Beethoven, der ja in seinen späten Lebensjahren ein Gehörleiden gehabt haben soll, wird sich vermutlich selten an diesem so erfreut haben wie anläßlich dessen, was ihm das geschwätzige Ensemble hier an Konversation bot. Allein - zu Wort kam er bei dem Zwiegespräch kaum, und so vermute ich, daß es ihm die Sprache verschlagen hatte. Taubstumm und tot – oder anwesend an diesem Abend? Eine schwierige Wahl! Derweilen steigerten sich die Darbietungen der Künstler vom Absonderlichen ins Unfaßbare, und ich erlebte nochmals die Palette aller Gefühle durch, die ich seinerzeit erlitt, als das Waisenhaus abbrannte.

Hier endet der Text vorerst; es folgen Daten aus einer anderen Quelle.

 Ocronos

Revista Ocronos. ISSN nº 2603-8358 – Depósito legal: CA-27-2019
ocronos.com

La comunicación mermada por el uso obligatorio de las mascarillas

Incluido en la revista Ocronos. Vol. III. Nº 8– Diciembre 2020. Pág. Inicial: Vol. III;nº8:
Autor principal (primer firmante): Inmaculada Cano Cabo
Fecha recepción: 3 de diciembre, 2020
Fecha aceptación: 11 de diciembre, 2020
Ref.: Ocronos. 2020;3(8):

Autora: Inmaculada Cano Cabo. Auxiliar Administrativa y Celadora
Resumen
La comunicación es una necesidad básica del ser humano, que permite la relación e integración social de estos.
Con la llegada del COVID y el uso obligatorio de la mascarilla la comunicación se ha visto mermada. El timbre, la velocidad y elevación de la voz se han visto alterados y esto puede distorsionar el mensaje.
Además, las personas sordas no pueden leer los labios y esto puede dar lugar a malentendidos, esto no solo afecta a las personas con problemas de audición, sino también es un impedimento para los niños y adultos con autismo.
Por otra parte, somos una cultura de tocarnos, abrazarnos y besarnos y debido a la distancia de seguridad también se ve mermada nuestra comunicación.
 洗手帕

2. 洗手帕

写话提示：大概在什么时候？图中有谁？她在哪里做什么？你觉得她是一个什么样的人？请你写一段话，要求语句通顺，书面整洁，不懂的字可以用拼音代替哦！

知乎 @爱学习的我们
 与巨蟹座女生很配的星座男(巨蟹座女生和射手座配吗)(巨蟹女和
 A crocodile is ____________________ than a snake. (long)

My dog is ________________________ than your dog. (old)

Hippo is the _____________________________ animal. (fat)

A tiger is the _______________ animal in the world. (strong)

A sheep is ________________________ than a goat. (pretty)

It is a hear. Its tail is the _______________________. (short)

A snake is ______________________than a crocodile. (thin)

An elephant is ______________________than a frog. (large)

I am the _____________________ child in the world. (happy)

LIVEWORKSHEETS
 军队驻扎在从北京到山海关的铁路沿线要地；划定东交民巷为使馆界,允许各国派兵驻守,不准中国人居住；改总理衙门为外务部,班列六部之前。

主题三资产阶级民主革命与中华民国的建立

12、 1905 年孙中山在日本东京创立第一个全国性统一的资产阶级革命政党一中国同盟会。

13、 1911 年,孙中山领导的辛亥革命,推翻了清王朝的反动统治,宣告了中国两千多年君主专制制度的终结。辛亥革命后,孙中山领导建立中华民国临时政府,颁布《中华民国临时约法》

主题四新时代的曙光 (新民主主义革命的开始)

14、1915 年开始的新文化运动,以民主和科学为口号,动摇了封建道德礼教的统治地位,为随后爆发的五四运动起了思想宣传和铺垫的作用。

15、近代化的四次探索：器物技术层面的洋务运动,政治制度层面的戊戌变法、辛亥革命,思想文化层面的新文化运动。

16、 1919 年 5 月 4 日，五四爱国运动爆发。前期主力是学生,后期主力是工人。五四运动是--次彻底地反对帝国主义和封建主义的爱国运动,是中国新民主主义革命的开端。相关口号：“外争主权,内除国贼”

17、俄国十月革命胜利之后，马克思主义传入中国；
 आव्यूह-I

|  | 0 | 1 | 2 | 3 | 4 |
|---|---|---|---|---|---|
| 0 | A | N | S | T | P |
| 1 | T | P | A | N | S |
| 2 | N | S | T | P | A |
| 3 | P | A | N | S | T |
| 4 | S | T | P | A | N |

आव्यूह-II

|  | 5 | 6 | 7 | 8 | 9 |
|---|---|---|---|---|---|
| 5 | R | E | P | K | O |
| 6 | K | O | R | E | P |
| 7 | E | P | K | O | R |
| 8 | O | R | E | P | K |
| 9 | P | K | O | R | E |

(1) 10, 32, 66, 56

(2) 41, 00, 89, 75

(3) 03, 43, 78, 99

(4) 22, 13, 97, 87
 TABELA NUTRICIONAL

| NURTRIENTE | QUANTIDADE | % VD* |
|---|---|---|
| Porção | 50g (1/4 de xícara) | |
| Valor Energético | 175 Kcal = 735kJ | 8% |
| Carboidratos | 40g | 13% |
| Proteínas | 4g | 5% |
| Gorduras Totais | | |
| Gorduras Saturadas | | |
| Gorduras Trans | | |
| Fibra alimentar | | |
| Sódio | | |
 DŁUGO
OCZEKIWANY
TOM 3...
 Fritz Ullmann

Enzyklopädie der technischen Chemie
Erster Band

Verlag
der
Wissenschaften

Die zweite Hälfte des atonalen Schauerromans fand in meiner Abwesenheit ihren unheilvollen Fortgang; ich begnügte mich mit dem wesentlich harmonischeren Genuss einer Flasche Scheurebe im Inneren der vollständig verschneiten Karosse meines bestirnten Transportmittels, wobei der Wirtsleute Katze, als profunde Musikkennerin, mir mezzoforte schnurrend Gesellschaft leistete. Als das Schneetreiben endete und ein Stück des Winterhimmels sichtbar wurde, gewahrte ich den Schweif eines Kometen, eines jener Himmelskörper, die oft Jahrtausende brauchen, um ihre Bahn zu vollenden und zurück zur Erde zu kommen.
„Wie nun“, kam es mir in den Sinn, „wenn dieser Komet Beethoven in seiner Sphäre, von der wir nichts wissen, eine digitalisierte Aufnahme der heutigen Kunstdarbietung überbrächte? Käme dann in zwei-, vielleicht dreitausend Jahren eine Antwort des Komponisten?“.
Es ist eine Beruhigung für mich, daß ich die Antwort Beethovens nie erfahren werde, denn, wie ich hörte, neigte der geniale Komponist, auch aufgrund seines Leidens, sehr zum Jähzorn. Um ihn zu besänftigen, weihte ich ihm und dem Kometen die Flasche Scheurebe, sowie den Chefredakteur nie in die wahren Hinter-gründe des kulturellen Genusses ein, der mir an diesem Abend zuteil wurde. Er fuhr im nächsten Jahre hin und ist seitdem weit weniger an der hausinternen Kulturförderung interessiert.